[Provided text]
═══

= 2017 Zadar flash flood =

Flood in Zadar, Croatia

On 11 September 2017, the Croatian city of Zadar and the surrounding area were affected by a mesoscale convective system producing extreme rainfall, which caused a flash flood. Around 300 mm of rain, threefold the monthly average for September, was recorded during 24 hours on 10–11 September. Nearly 190 mm fell in the space of two hours in the morning of 11 September. Outside Zadar, flooding occurred in Sali and Sukošan. The town of Nin was the worst hit, as the floodwaters overwhelmed its embankment, and a state of emergency was declared there. There were no fatalities. The flood caused an estimated 322 million Croatian kuna in damage (€43 million). Numerous houses, apartments and institutions were damaged, including Zadar cemetery, hospitals, roads and a shopping mall. The torrent damaged the frame of an apartment complex in construction. The roads Zadar–Ražanac and Poljica-Brig – Nin were washed out. Zadar's water treatment plant suffered 10 million kuna in damage, while the cost to repair roads was estimated to be over 4 million kuna. The salt ponds in Nin lost the year's salt harvest to the flood.

The rainfall and flooding was caused by the terrain surrounding the city. Zadar, a coastal city, lies in the flat region of Ravni Kotari. However, the Velebit mountain range extends along the coast behind Ravni Kotari, and caused the storms arriving from Tyrrhenian Sea in the west to undergo orographic lift and continually produce rain while passing over Zadar. The mesoscale convective system responsible for the flood spanned over 400 km east–west, and reached a temperature of -65 °C at the cloud tops. Over 25,000 lightning strikes were recorded near Zadar. 285 mm of rain fell in Zadar proper, while 325 mm was recorded in nearby Zemunik. While the rainfall amount was extremely high, it did not break Zemunik's daily record of 352.2 mm, which was set during the flood of 11 September 1986.

On 11 September 2017, Zadar was pronounced to have recorded the most rainfall of all meteorological stations on earth for this date, beating out rainfall totals caused by Hurricane Irma in Florida, while Gospić was placed 8th. However, the data was later corrected to include a higher total for Alabat Island, Philippines, due to Tropical Storm Maring.

═══

[Information shown]
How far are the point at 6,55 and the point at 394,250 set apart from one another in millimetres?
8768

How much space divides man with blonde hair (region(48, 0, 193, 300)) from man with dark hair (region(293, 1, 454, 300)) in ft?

═══

Summarize the text on the 2017 Zadar flash flood in two sentences.

On 11 September 2017, a mesoscale convective system brought extreme rainfall to the Croatian city of Zadar and its surroundings, causing a flash flood; around 300 mm of rain fell over 24 hours, and Nin was hit worst, with a state of emergency declared there. The flood caused no fatalities but an estimated 322 million kuna in damage, and the rain was driven by the Velebit mountain range behind the coast, which forced arriving storms to undergo orographic lift and keep producing rain over Zadar.